Government agencies have been hit with a combined $115,000 bill for costs and an "unprecedented" mistake as the financial markets watchdog tries to restart a fraud case that collapsed after nine months in court and cost it more than $3 million.
Prosecutors have been given a July, 2018 retrial date for their case against Viaduct Capital and Mutual Finance executives Paul Bublitz, Bruce McKay and Richard Blackwood, brought by the Financial Markets Authority.
The first trial against the group - who ran the companies that collapsed in 2010, owing investors more than $17m - kicked off in 2016 and was expected to last 12 weeks.
Nine months later, a mistrial was declared because prosecutors accidentally turned a large amount of documents over to the defence too late, breaching disclosure rules.
All charges against a fourth accused, Lance Morrison, were dropped in June, while a retrial was ordered for the other three.

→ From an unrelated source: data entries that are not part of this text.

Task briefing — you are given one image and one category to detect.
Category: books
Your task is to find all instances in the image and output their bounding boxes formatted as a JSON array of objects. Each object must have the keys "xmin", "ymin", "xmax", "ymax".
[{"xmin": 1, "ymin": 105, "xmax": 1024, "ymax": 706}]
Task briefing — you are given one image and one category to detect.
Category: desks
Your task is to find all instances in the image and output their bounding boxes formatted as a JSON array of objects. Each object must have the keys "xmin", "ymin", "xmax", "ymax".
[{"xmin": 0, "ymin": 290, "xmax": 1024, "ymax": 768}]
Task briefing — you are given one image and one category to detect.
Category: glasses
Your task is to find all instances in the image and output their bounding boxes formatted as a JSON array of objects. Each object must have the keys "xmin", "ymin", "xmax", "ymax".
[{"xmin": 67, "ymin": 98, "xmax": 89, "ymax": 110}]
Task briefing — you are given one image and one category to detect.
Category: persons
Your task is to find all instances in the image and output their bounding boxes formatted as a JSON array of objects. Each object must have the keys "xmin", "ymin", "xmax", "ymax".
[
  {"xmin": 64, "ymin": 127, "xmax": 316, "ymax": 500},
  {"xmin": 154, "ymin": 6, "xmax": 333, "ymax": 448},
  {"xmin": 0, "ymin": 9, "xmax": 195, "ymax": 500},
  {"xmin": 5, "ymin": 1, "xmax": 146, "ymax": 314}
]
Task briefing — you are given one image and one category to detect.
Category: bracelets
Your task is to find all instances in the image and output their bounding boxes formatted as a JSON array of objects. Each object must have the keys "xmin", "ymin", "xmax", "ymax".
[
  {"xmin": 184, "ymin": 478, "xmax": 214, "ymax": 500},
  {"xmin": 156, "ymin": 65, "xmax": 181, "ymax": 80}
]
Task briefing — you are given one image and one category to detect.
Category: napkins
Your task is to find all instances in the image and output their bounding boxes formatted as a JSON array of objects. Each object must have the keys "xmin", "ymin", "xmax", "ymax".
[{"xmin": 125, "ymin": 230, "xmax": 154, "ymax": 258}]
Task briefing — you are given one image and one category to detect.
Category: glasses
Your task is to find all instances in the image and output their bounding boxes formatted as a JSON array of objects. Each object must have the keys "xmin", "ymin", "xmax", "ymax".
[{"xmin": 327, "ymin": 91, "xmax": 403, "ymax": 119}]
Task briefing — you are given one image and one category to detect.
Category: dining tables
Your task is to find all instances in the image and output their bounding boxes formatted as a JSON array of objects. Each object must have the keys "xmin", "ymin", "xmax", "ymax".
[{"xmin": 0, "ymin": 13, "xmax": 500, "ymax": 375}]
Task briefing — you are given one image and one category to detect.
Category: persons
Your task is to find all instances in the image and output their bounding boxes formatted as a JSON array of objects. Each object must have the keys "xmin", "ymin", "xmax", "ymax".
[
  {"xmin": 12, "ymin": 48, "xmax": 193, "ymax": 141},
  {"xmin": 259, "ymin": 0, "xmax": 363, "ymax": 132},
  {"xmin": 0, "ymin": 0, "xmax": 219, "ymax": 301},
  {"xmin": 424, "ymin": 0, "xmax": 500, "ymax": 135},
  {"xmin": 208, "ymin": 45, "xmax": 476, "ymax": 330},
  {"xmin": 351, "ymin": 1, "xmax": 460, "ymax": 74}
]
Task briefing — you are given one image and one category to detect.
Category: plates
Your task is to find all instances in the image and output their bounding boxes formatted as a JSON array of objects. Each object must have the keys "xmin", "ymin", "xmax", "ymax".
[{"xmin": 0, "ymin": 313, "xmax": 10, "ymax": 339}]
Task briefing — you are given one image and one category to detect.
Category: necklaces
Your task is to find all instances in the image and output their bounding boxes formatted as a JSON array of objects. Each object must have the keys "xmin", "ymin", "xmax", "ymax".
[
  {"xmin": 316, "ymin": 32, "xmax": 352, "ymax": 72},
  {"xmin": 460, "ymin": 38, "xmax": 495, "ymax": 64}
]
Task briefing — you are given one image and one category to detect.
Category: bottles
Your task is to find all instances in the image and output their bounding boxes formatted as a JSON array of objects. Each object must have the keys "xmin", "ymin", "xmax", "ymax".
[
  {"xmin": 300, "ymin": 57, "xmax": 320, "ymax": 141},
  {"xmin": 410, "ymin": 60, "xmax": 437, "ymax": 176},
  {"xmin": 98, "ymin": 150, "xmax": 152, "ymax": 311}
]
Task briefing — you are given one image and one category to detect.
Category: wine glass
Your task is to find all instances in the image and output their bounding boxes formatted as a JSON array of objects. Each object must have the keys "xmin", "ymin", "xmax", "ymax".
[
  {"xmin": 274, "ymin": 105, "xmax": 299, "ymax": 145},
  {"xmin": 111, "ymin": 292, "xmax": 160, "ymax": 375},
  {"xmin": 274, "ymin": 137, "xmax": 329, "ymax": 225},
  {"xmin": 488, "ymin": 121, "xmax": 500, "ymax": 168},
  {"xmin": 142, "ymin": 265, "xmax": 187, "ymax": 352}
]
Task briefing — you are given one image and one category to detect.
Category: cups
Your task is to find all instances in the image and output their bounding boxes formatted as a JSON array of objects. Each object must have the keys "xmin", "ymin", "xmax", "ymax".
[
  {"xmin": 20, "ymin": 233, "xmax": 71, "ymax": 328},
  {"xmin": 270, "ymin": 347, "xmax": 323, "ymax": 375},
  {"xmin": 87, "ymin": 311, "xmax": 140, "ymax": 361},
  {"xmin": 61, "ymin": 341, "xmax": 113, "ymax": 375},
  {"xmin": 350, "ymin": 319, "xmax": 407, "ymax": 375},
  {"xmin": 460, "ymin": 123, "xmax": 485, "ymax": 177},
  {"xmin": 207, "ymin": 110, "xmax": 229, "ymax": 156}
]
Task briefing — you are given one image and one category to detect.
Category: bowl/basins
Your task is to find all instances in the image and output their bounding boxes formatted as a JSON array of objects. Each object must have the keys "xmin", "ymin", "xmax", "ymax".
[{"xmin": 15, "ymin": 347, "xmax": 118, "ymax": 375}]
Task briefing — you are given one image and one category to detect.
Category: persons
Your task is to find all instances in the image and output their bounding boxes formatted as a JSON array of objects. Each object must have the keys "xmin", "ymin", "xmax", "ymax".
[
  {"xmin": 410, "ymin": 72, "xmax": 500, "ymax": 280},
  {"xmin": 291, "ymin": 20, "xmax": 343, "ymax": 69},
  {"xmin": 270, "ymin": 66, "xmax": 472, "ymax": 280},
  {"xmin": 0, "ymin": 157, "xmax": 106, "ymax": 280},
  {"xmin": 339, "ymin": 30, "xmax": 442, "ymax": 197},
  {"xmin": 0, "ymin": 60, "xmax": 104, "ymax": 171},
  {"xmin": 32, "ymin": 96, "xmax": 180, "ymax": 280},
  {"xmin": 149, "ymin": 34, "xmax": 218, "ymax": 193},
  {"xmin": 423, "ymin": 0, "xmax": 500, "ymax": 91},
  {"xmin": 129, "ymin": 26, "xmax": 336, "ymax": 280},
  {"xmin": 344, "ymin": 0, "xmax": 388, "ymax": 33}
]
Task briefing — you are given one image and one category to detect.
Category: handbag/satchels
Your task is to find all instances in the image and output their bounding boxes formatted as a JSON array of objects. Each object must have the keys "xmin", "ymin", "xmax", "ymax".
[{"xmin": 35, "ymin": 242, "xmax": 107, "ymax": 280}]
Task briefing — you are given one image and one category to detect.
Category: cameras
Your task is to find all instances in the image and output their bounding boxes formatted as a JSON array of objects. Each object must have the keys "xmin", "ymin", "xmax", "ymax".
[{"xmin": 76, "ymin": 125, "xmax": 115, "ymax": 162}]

In a decision released on Wednesday, the High Court awarded Morrison $75,000 towards the costs of his defence - although he asked for more than $200,000. The money will come from the Ministry of Justice.
The court also ordered the FMA to pay $10,000 to each of the defendants and to the ministry for the procedural error that led to the first trial being aborted.
"It is common ground the failure in the present case was significant," Justice Mark Woolford said.
"The volume of late disclosure is seemingly unprecedented in New Zealand."
In a statement, the FMA says it regrets the non-compliance with disclosure obligations.
"The FMA continues to enhance its processes in response to the events of the first trial, to try to ensure no such failures occur again," a spokesman said.
Figures released under the Official Information Act show the original prosecution cost the FMA $3.58m, including nearly 13,000 staff hours.
A fifth accused, Peter Chevin, was sentenced to nine months' home detention after pleading guilty at the start of the trial in 2016.